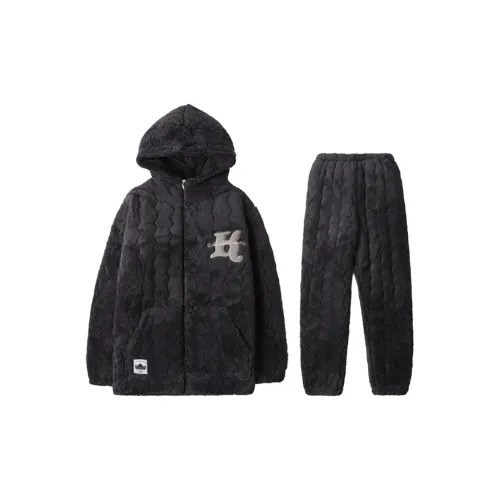 William Pajama Набор Мужской Цвет на изображении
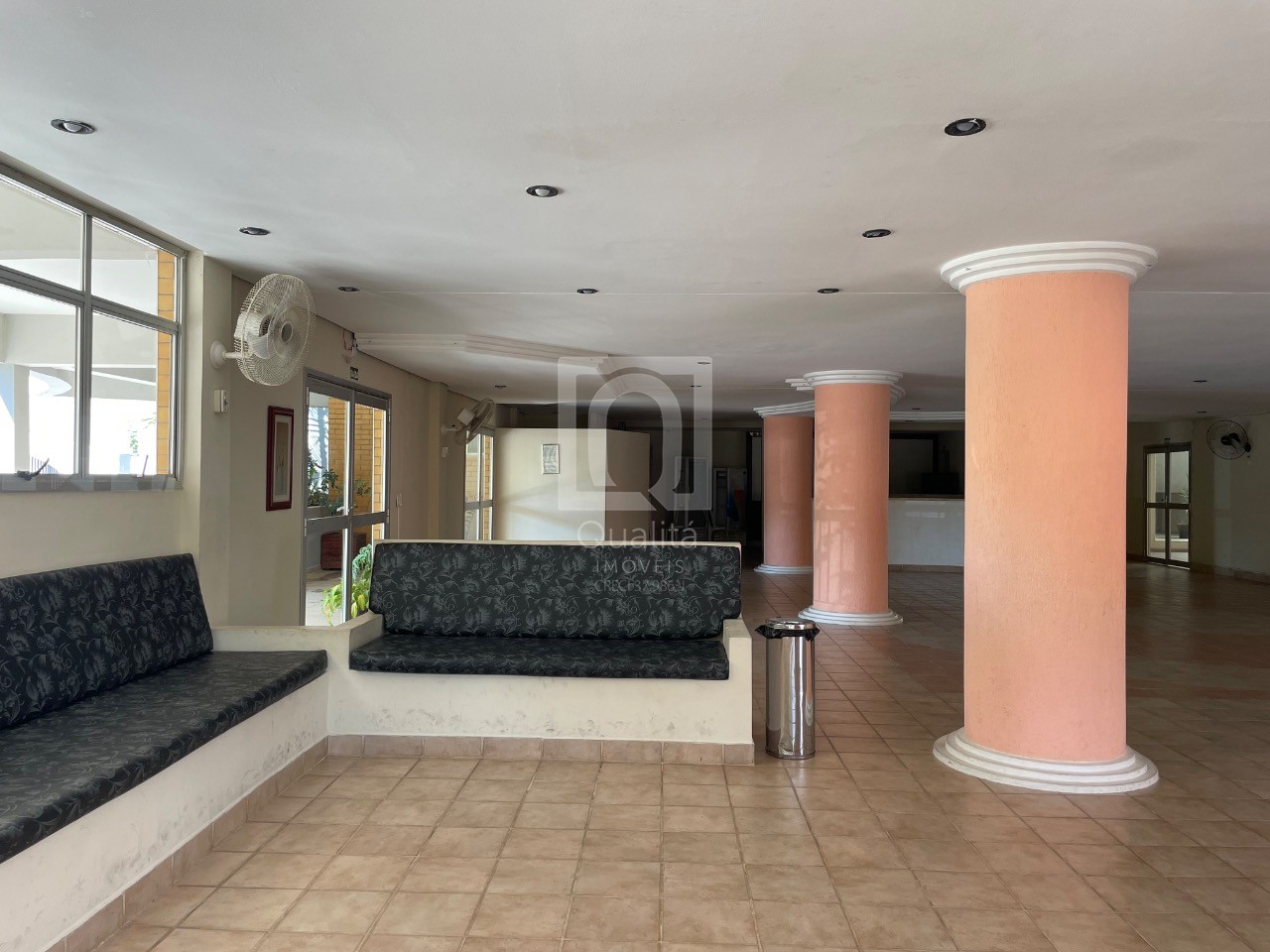Apartamento, 2 quartos, 64 m² - Foto 44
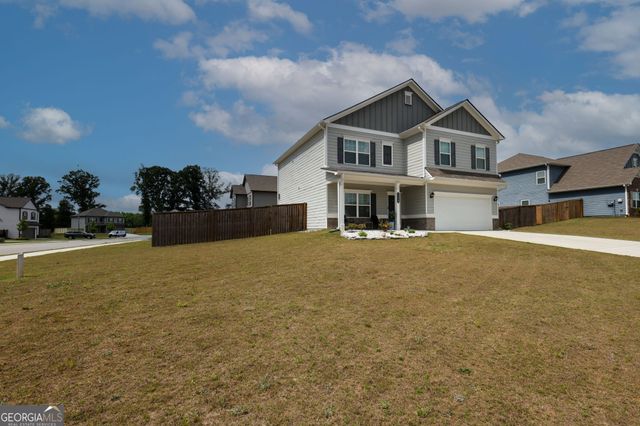 1229 Lyndhurst Lane, Bethlehem, GA 30620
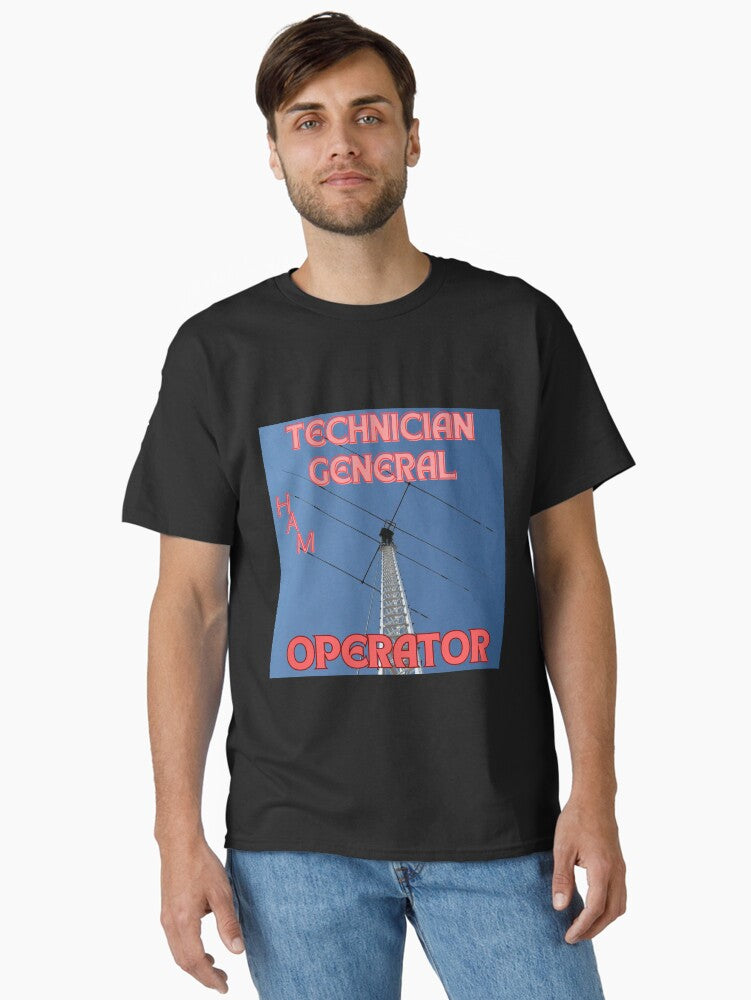 Radiate Your Passion Ham Radio Upgrade Apparel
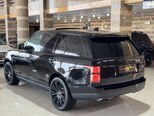 Land Rover Range Rover-10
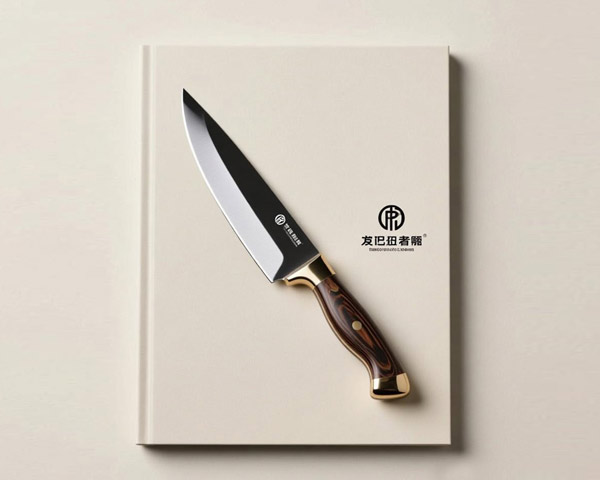 景全曼刀具畫冊(cè)設(shè)計(jì)印刷案例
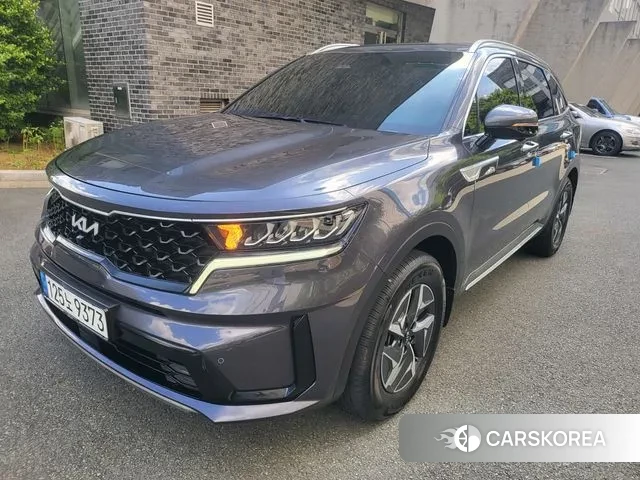 Kia Sorento 4th Generation id 2889860 из Кореи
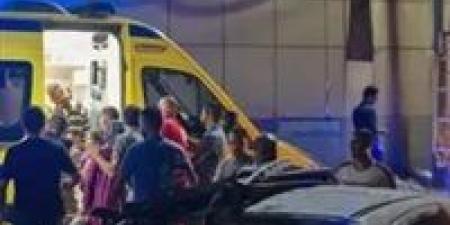 في أولي أيام عيد الأضحى .. مقتل سيدة على يد نجلها وإصابة زوجها ونجلتها في الشرقية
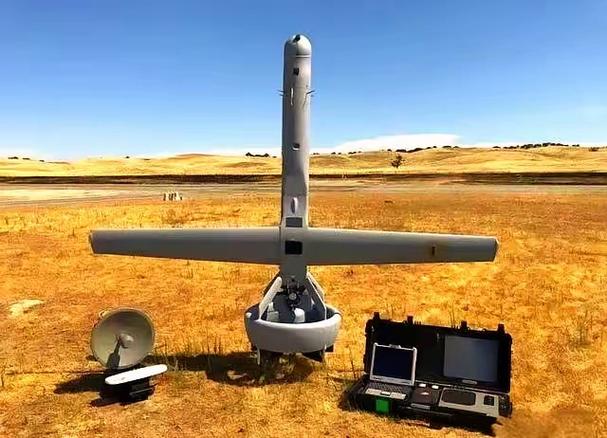 CF-14E - Camels(DP)是什么型号的骆驼无人机？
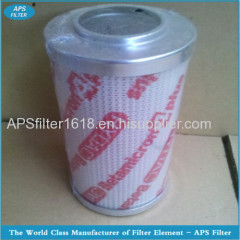 Hydac filter cartridge with high efficiency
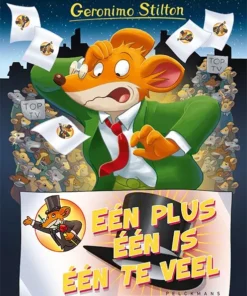 Eén plus één is één teveel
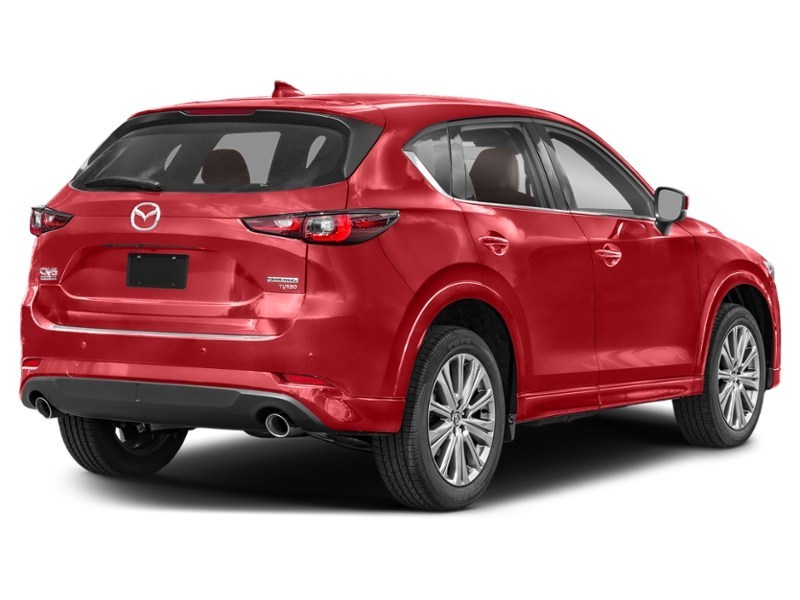 2022 Mazda CX-5 Signature AWD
- - - - - - -
Exactly the lines from the one containing "1229 Lyndhurst Lane, Bethlehem, GA 30620" to the end of the records above, both end lines included, are to be printed, and no pictures with them.

 1229 Lyndhurst Lane, Bethlehem, GA 30620
 Radiate Your Passion Ham Radio Upgrade Apparel
 Land Rover Range Rover-10
 景全曼刀具畫冊(cè)設(shè)計(jì)印刷案例
 Kia Sorento 4th Generation id 2889860 из Кореи
 في أولي أيام عيد الأضحى .. مقتل سيدة على يد نجلها وإصابة زوجها ونجلتها في الشرقية
 CF-14E - Camels(DP)是什么型号的骆驼无人机？
 Hydac filter cartridge with high efficiency
 Eén plus één is één teveel
 2022 Mazda CX-5 Signature AWD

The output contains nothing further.